Die im Dezember 2012 beschlossene Neuregelung bringt die grundsätzliche Gleichbehandlung von Rechnungen auf Papier und in elektronischer Form. Damit dürfen Unternehmen Rechnungen auch per E-Mail übermitteln, sofern der Empfänger zustimmt. Gleiches gilt für Fakturierungen an Dienststellen des Bundes. Unternehmen sparen dadurch Aufwendungen in der Höhe von rund ein bis zwei Prozent ihres Umsatzes ein.
  

Rechtsanspruch beim Krankengeld für Selbständige umgesetzt

UnternehmerInnen haben auf Initiative der WKÖ nun ebenfalls einen gesetzlichen Anspruch auf Krankengeld.

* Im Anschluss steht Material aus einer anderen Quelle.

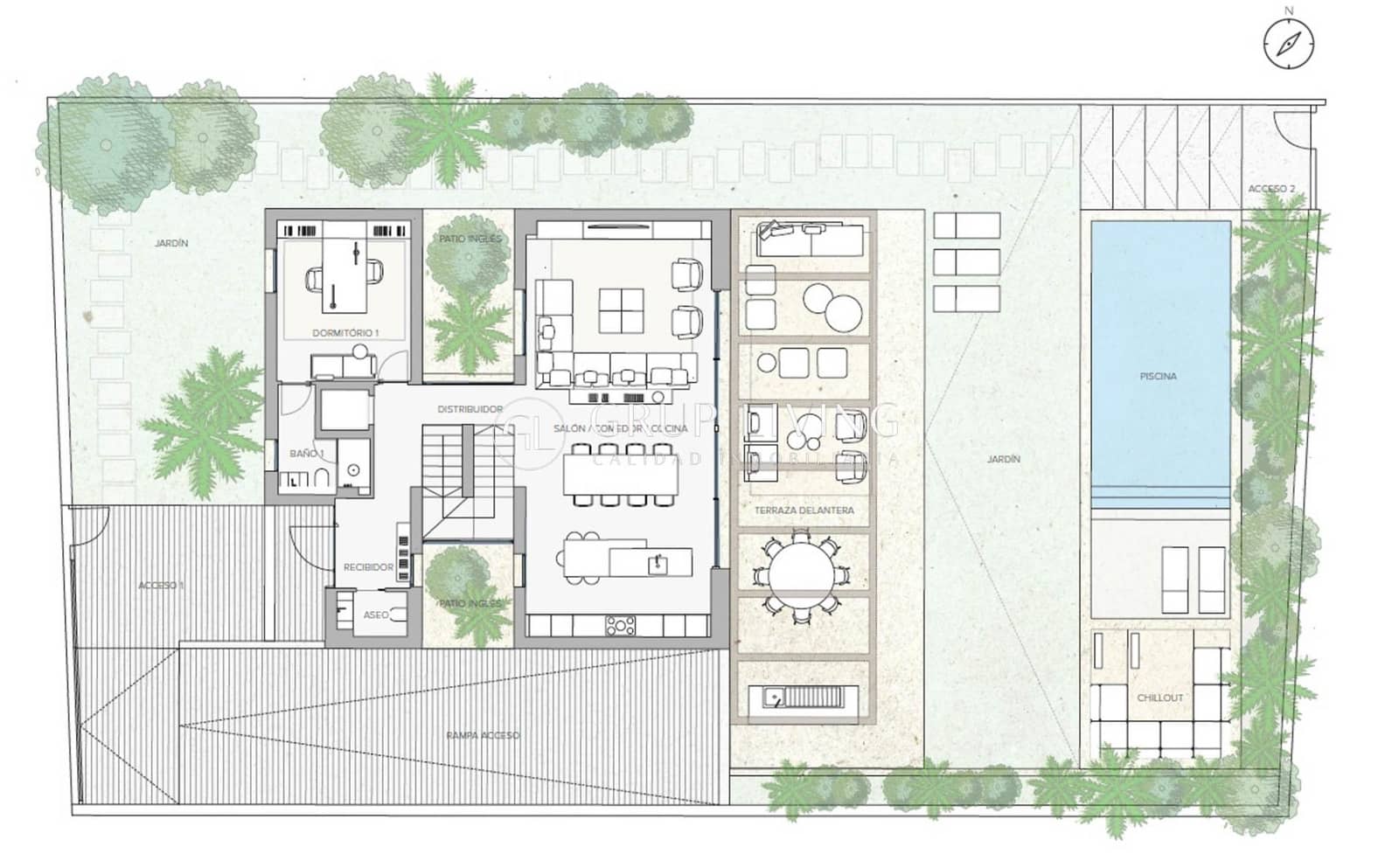 5 camera da letto Villa in vendita in Sitges con piscina garage - 3.070.000 € (Rif: 9456374)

Es bringt pauschal 28 Euro pro Tag nach der sechsten
Woche der Arbeitsunfähigkeit bis zur Höchstdauer von insgesamt 20 Wochen.

 

Mehr Rechtssicherheit für Selbstständige

Seit September 2012 wird die Sozialversicherung der gewerblichen Wirtschaft
(SVA) zur Schlussbesprechung bei Betriebsprüfungen beigezogen, bei der über
die Einstufung und mögliche Statusänderung von Personen entschieden wird. Das
ist ein erster Schritt in die richtige Richtung für mehr Rechtsicherheit für
Selbständige, weitere Maßnahmen müssen folgen.